Vamos trepando a terra húmida, subindo para nos metermos no carro. Ouve-se uma buzina aflita. O homem aperta a sirene, bradando ao vale o alerta: olhai de roda, eis que o caldeirão se abre, sem névoa ou bruma.
Tornamos a descer. O campo verde reluz; a água, lá no fundo, põe-se a convidar. As vaquinhas, como árvores velhas, mantêm-se no seu pasto, indiferentes à beleza que as rodeia.
Descemos quase até ao fundo. Às vezes paramos, só para contemplar. A orquestra de aves compõe a sinfonia triunfal do herói que partiu à descoberta da natureza intocada; da natureza cujos caminhos ainda são pisados pelas vacas, tal eram há quarenta, cinquenta anos.
E mesmo há um século assim era. O Príncipe Alberto I do Mónaco descrevia lá no seu tempo as “ilhotas em terra seca”, cuja configuração diz-se ser a do arquipélago, “Na parte mais alta, uma lagoa dormita no fundo da cratera silenciosa e oferece às aves marinhas, cansadas das tempestades, a paz que todos os seres procuram depois de uma grande turbulência”.
Eis o Corvo.
III
Já no centro, um quanto povo vai esquartejando duas vacas. Preparam a carne para as sopas de domingo. Meia tonelada de alimento está ali à beira da câmara a ser arranjada por homens e mulheres (e até um fotógrafo continental, que se agarrou à faca para trabalhar).
Ao lado, no pavilhão da escola, vão-se também compondo as coisas. No bar, quatro mulheres vão cortando pombinhas. No ginásio, vai-se cobrindo o soalho com um vinil que o proteja. Ao fim da noite, quando lá voltamos, está tudo pronto para o banquete. Os pratos postos nas mesas corridas, as pombinhas coladas no seu devido lugar.
IV
Um diário de bordo não o há de ser se não estiver sempre remetendo para comida. É ela que faz mover os homens e, desse modo exato, assim nos fez mover um naco de vitela. Nessa luta andávamos quando, vinda de uma mesa ao fundo da sala, uma pequena rapariga, de vestido azul e laço no cabelo brilhante, se estaca do meu lado.

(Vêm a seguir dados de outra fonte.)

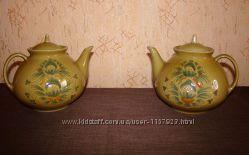 Два чайника с крышками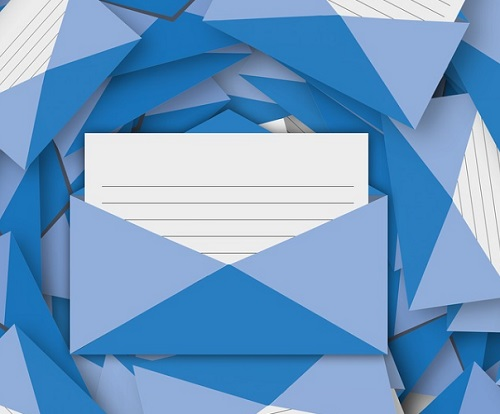 email-blue-square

Põe-me à frente uma enorme fatia de bolo de chocolate, coroado por um garrido morango. Alguém ali fazia anos e a menina, em atenta diligência, pôs-se a distribuir fatias daquele bolo por todos os que ainda restavam no estabelecimento — cozinha incluída.
A peripécia chega para ilustrar o sentimento com que a ilha nos acolhe. O Príncipe Alberto I dizia, no virar do século passado, que nesta ilha há gente que nunca saiu desta terra. O que ele se esqueceu de ver foi que de qualquer ponto da ilha se vê o infinito.
Os corvinos veem mais mundo. O Corvo já não é uma ilha desconhecida, é uma ilha orgulhosa que se dá a conhecer, sem qualquer diminuição. A qualidade de vida aqui é imbatível. Na escola, os professores podem mesmo ensinar. As crianças andam na rua. Os pássaros cantam sempre e as estrelas agigantam-se.
O trânsito é raro. De casa ao emprego, a deslocação nunca há de ser grande. E do emprego à praia, menor ainda.
Esta ilha, que assenta já na placa norte-americana, parece longe. Mas não há diferenças ou exotismos. É uma vila como as outras (as das ilhas e as do continente). Está só abençoada pela beleza e pela calma vestais que enfeitiçam o olhar e seduzem o ouvido.
Abrimos o texto dizendo que este lugar está "lá longe". Um equívoco. Nós podemos estar longe do Corvo, mas o Corvo está bem perto de nós.